Here at Bardfilm, we've talked about the frequent Shakespeare allusions in Agatha Christie (q.v. for one example). And we've addressed the two Ngaio Marsh novels that incorporate Shakespeare to a great degree (for Death at the Dolphin, q.v.; for Light Thickens, q.v.). But I've recently found a couple works of older classic detective fiction where Shakespeare figures largely.
Michael Innes (the pen name of J. I. M. "Jim" Stewart) wrote dozens of detective novels. His second, Hamlet, Revenge!, is set in a grand manor house in the country where an amateur production of Hamlet is underway. The title comes from a work by Thomas Lodge that describes a play in which a ghost "who cried so miserably at the Theatre like an oyster-wife, 'Hamlet, revenge!'" [The work is Wits Miserie, printed in 1596, several years before Shakespeare's Hamlet was first printed; it provides evidence for the so-called Ur-Hamlet, an earlier version of Hamlet (now lost) that has some obscure connection to the play by Shakespeare.]

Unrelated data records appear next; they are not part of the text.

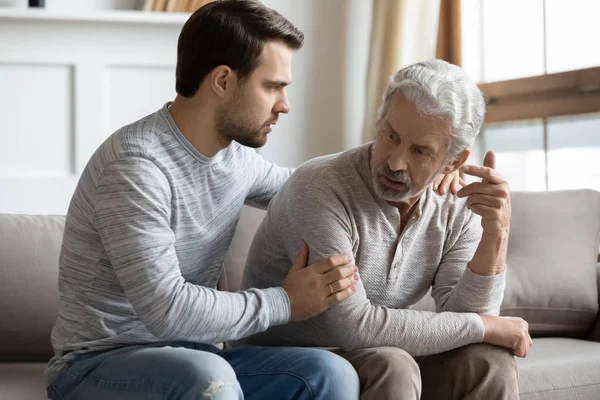 Young stressed man comforting irritated mature old father. — 图库照片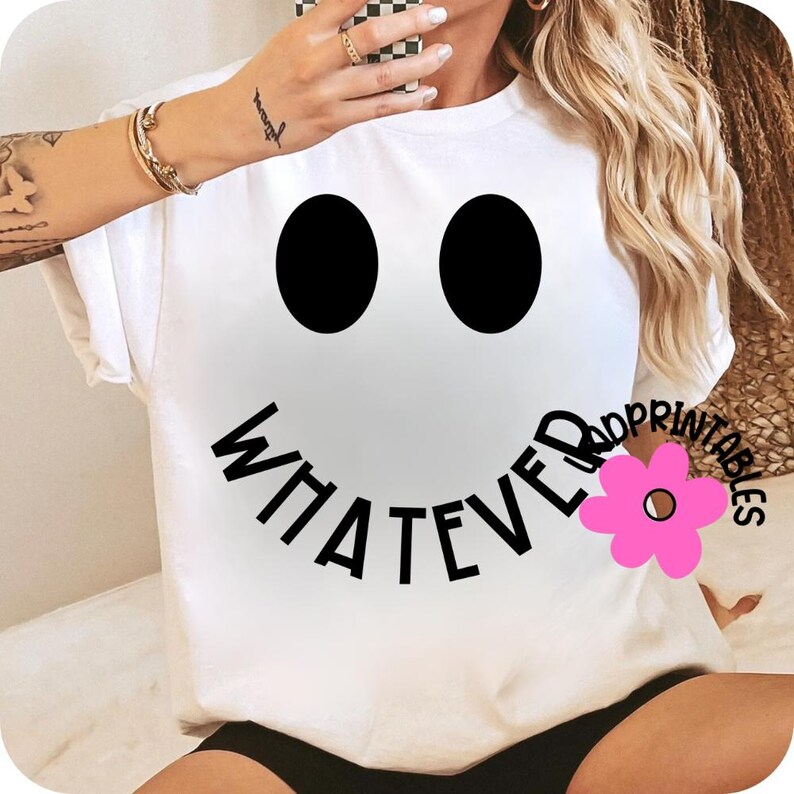 May include: White t-shirt featuring a large smiley face design with black eyes and the word "WHATEVER" in black text forming the mouth. A pink flower graphic is on the right side of the mouth. The shirt is a casual, everyday wear item.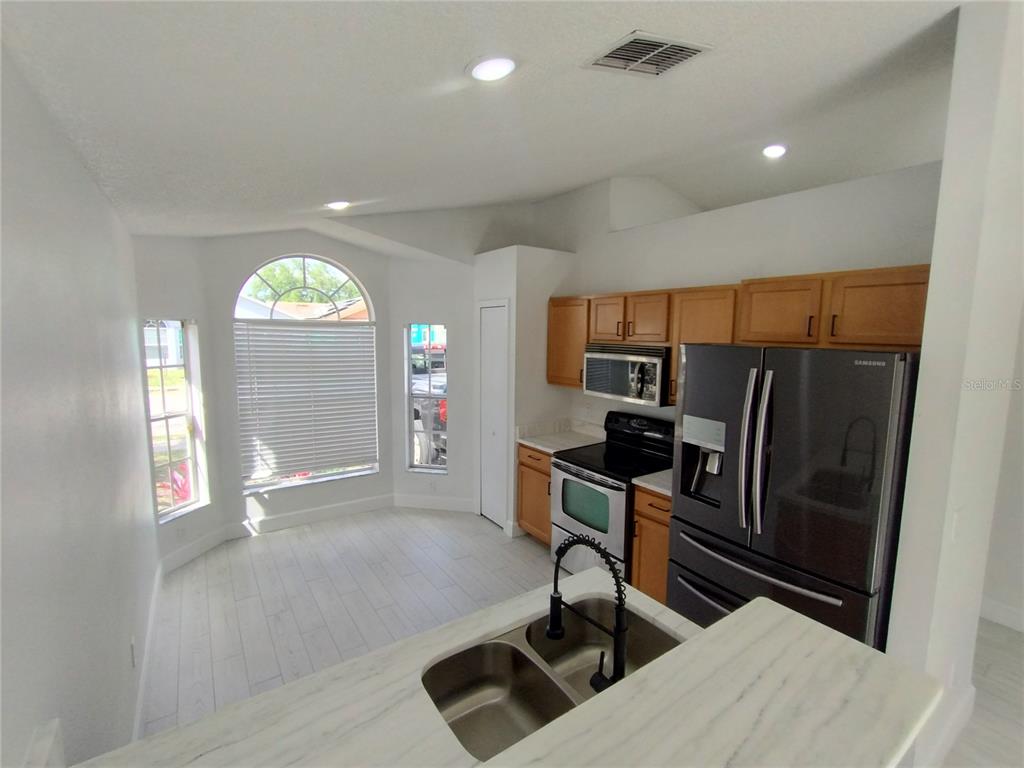 A kitchen with light wood cabinets, stainless steel appliances, and a marble-look island countertop — 1716 CHATHAM CIRCLE, APOPKA, FL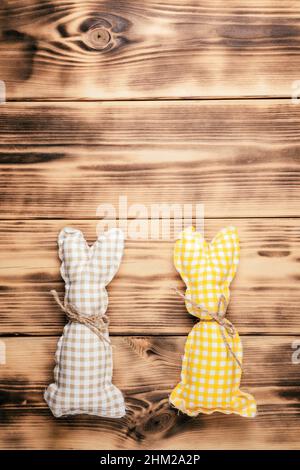Carte postale de Pâques pour les fêtes, deux lapins carrés de couleur marron, blanche et jaune faits à la main avec foulard sur bois naturel Banque D'Images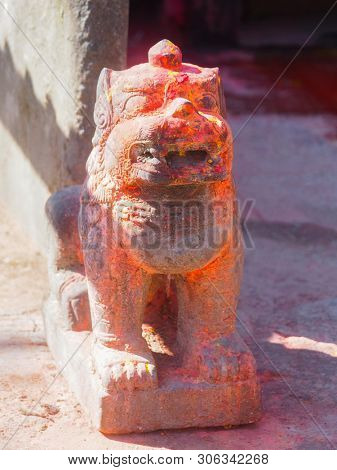 Mythological lion with vermillion red pigment powder guarding shrine at Kali Temple, worshiping Goddess Kali at Dhulikhel in Nepal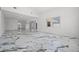 This modern living room has an open floor plan, marble floors and seamless transitions to other spaces at 600 115Th Ave, Treasure Island, FL 33706
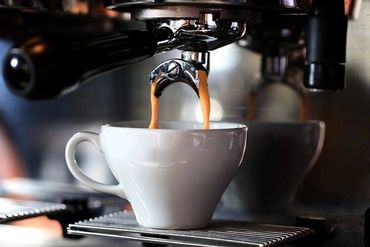 Espresso pouring from machine into white cup.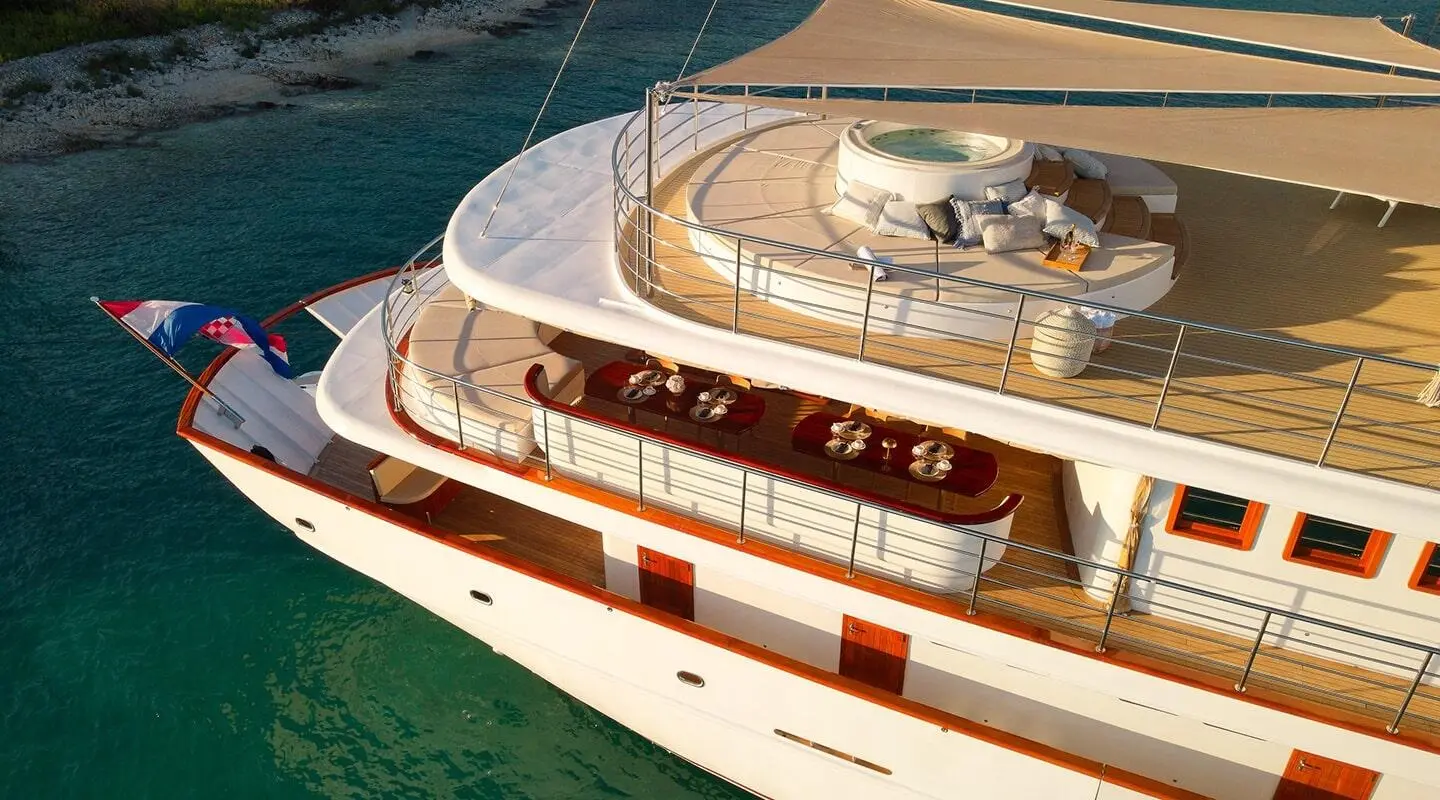 Bellezza motor yacht anchored with deck seating visible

The Lord Chancellor of England is playing Polonius; when his character is killed behind the arras, the Lord Chancellor is actually killed behind the arras.
Leading up to that, the house is plagued by threatening Shakespeare quotes from a number of different plays.
Here's a representative sample from early in the novel:
You get your classic Scottish gardener and your classic Scottish play there, with Shakespeare quotations and allusions thick on the ground. And the amazing notion (or is it just a joke?) that someone has borrowed a First Folio for the production—and that they're fearful she'll start making notes in its margins.
All in all, it's a good story (thought the solution is a bit fantastical), and it's fun for the Shakespeare aficionado to imagine the ins and outs of a production of Hamlet.